KIBRIS KONUSU

Cumhurbaşkanı’nın Özel temsilcisi ve Cumhurbaşkanlığı sözcüsü Osman Ertuğ, Sabah haber’in konuğu olarak Kıbrıs konusundaki soruları yanıtladı. 30 Mayıs’ta gerçekleşen Liderler görüşmesinde sosyal ve siyasal bazı konuların ele alındığını ifade eden Osman Ertuğ, yemek

sonrası Genel sekreter’in Kıbrıs Özel Danışmanı Alexander Downer’in yaptığı açıklamada birçok ince mesaj ve görüşülen konuların içeriğiyle ilgili ipuçlarının yer aldığını söyledi.

Rum tarafının, Anastasiadis seçildikten sonra liderlerin ilk buluşması olma özelliğini taşıyan yemeğin “görüşmeler başladı” gibi yansıtılmamasını istemesinin doğal olduğunu ifade eden Osman Ertuğ, “Ancak bu yemek görüşmelerin başlamasına yönelik bir adım olarak değerlendirilmelidir” dedi.

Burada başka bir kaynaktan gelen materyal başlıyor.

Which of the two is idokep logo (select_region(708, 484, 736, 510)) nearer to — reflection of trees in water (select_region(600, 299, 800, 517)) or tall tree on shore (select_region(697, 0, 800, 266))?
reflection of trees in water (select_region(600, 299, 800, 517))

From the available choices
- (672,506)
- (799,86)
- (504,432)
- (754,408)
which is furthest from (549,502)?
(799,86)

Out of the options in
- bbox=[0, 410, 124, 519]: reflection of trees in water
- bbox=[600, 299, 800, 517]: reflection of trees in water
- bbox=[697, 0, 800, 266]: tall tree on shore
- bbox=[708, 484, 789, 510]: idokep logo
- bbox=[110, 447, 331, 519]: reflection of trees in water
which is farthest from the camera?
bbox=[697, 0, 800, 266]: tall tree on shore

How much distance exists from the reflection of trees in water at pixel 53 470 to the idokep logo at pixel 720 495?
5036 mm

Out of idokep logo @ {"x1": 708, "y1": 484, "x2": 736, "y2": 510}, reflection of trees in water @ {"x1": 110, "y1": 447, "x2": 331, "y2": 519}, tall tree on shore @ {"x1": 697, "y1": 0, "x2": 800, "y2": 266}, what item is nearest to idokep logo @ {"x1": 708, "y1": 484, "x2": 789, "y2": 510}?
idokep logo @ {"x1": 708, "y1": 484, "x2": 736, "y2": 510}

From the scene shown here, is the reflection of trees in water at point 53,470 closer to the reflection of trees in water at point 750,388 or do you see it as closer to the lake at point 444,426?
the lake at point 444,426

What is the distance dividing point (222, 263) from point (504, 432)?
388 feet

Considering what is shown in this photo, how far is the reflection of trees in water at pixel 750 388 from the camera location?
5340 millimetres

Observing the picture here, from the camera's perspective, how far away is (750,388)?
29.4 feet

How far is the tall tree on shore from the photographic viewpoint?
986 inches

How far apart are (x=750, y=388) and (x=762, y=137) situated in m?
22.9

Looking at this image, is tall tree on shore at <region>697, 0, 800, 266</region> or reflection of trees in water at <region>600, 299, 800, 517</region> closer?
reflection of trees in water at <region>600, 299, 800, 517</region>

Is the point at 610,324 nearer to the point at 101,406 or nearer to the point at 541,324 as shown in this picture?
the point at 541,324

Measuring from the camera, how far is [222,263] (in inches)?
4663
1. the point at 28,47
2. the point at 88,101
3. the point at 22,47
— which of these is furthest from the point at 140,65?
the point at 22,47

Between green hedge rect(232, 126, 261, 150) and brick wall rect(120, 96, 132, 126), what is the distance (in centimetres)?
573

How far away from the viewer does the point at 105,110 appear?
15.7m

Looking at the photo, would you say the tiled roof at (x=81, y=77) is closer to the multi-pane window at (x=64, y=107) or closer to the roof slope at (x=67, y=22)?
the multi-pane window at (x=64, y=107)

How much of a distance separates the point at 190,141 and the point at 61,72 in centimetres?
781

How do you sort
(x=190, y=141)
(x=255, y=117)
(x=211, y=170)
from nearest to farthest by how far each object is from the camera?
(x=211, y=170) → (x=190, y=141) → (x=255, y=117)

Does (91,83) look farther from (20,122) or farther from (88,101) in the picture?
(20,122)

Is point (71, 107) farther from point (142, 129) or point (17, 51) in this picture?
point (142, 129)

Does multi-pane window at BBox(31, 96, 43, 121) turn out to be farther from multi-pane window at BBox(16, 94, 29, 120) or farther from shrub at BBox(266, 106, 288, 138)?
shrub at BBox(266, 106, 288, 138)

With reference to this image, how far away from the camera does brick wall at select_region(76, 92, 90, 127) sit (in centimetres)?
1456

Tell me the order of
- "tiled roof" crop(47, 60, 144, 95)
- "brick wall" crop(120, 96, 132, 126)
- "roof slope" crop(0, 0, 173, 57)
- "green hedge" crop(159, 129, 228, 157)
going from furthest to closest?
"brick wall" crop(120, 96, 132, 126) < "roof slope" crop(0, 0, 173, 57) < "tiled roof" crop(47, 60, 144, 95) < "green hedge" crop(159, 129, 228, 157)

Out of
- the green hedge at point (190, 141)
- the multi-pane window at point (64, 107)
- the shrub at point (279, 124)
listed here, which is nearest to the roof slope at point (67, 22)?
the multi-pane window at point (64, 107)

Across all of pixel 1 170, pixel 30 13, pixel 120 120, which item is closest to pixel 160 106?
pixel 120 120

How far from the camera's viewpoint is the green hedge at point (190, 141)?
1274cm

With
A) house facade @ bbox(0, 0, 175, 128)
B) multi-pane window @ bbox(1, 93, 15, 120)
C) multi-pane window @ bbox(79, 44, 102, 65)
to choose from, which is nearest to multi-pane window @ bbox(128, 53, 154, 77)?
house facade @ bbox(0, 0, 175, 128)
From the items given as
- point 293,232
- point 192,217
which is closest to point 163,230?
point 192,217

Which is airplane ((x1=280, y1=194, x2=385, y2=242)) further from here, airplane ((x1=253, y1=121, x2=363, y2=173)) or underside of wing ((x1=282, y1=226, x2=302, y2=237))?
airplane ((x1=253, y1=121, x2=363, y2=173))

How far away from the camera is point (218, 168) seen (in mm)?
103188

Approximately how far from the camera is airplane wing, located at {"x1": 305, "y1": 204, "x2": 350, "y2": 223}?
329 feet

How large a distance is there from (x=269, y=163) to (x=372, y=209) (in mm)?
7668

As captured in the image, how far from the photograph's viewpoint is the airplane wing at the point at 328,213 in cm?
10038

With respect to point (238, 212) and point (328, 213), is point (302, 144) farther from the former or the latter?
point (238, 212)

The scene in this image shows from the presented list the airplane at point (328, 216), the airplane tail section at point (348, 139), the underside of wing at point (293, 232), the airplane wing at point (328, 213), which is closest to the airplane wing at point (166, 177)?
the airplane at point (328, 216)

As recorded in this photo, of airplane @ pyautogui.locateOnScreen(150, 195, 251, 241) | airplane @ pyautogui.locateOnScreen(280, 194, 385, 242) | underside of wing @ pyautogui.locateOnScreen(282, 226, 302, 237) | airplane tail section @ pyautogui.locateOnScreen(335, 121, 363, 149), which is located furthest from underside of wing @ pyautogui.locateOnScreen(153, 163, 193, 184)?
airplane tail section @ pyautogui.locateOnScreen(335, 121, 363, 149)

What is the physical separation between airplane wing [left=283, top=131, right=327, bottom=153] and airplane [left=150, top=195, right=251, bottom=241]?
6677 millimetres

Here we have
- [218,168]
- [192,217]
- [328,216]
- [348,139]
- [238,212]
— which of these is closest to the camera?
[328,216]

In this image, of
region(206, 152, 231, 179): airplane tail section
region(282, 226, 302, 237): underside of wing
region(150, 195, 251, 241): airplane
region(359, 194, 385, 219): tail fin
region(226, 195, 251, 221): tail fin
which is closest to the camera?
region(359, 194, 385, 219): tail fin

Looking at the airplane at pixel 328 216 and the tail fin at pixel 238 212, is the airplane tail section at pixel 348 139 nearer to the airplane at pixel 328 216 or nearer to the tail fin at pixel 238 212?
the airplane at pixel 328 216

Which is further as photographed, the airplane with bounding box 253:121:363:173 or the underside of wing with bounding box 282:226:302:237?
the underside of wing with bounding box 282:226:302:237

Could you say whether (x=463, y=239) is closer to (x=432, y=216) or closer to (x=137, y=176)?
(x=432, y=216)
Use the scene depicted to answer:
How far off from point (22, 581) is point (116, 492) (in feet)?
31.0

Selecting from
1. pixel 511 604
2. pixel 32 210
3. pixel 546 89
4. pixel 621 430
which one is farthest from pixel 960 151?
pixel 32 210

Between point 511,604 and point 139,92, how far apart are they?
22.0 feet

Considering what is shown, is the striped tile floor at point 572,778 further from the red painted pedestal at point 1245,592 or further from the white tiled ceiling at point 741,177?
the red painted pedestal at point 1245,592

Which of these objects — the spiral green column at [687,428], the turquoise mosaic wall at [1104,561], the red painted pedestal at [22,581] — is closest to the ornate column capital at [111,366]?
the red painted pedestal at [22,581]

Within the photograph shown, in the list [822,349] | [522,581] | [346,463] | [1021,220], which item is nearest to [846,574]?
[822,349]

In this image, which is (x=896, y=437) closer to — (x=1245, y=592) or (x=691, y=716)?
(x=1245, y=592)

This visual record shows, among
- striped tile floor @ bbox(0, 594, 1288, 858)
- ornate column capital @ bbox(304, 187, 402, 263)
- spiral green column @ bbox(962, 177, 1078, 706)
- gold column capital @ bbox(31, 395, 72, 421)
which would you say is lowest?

Kapsamlı müzakerelerin Rum tarafının yaklaşımı nedeniyle sonbahardan önce başlayamayacağının artık herkes tarafından bilindiğine de dikkati çeken Osman Ertuğ, Maraş’a karşılık Ercan konusunu ise, uluslararası kamuoyu yaratarak dikkatleri kapsamlı çözümden uzaklaştırmaya yönelik bir taktik olarak değerlendirdi.

Ertuğ, Kıbrıs Tük tarafının Maraş konusundaki tutumunun ise net olduğunu vurguladı.

Ertuğ, “Maraş Bütünlüklü çözümün parçasıdır. Salam politikası mümkün değildir. Türk tarafı Güven yaratıcı önlemlere vardır ancak bu öyle bir şey değildir” dedi.

Güven yaratıcı önlemler konusunda Türk tarafının hidrokarbon yataklarına ilişkin önerisini anımsatan Ertuğ, bunun su ve enerji politikaları ile çeşitlendirilebileceğini söyledi.

Müzakerelere kalındığı yerden ve takvim çerçevesinde devam edilmesi gereğini de yineleyen Osman Ertuğ, Uluslararası toplumun bu konuda Rum yönetimini teşvik etmesini istedi.

Cumhurbaşkanı Eroğlu’nun seçildiği dönemde Genel sekreter’e bir mektupla müzakerelere kaldığı yerden devam edeceğini bildirdiğini anımsatan Ertuğ, “Bir devamlılık şarttır. Şimdi aynı yöntem Güney Kıbrıs için de uygulanmalı” dedi.

Ertuğ, Uluslararası toplumu Kıbrıs konusundaki söylemle eylemlerinin uyuşmaması nedeniyle de eleştirdi.

Osman Ertuğ, “Aksi kanıtlanmadıkça Uluslararası toplumun söylemle eylemlerinin uyuşmaması uluslararası bir sahtekarlıktır” dedi.